Our basement can be damp sometimes - like after a torrential rain - but the corner where we keep the washer and dryer was always dry. So we put down a couple of sheets of linoleum on the floor, just to make it a little more welcoming if you wanted to shuffle loads of laundry in your socks.

Then we had a winter with near-record snow. And then the thaw, which brought water to the damp corner of the basement, and then some. Some water ran over by the dryer, and my wife foolishly decided to see if a lot had accumulated under the linoleum. She called me at work, anxious and disgusted.

A few days before this happened, I walked into the men's bathroom in our office one morning, only to find one of our staff - a woman - in there, pouring something down the drain in the middle of the floor. I related this disturbing incident to a few friends in the office, only to discover that one of them was no stranger to the custodial arts. "Ah, Backdown," he said. "I remember it well." I asked him how to deal with the mold problem. TSP? Sulfuric acid? Arson? Bleach, he said, mixed with water.

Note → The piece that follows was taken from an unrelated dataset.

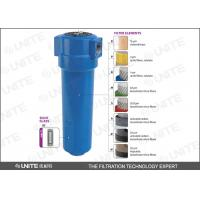 Quality Auto drain Air compressor air filter compressed air filtration for sale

That evening, I pulled up a corner of the linoleum to see for myself. It looked liked a horde of caterpillars had gone there to die. It takes a fair amount to gross me out: I grew up on a farm with three brothers and I've worked in fast food. We have four cats in our house, I assume that every horizontal surface has been exposed to cat butt. And mold is friendly stuff, right? It struck me that if I could cultivate a species of mold that only ate cat vomit, my life would be vastly improved. So this mold didn't freak me out overly much, but it had to go.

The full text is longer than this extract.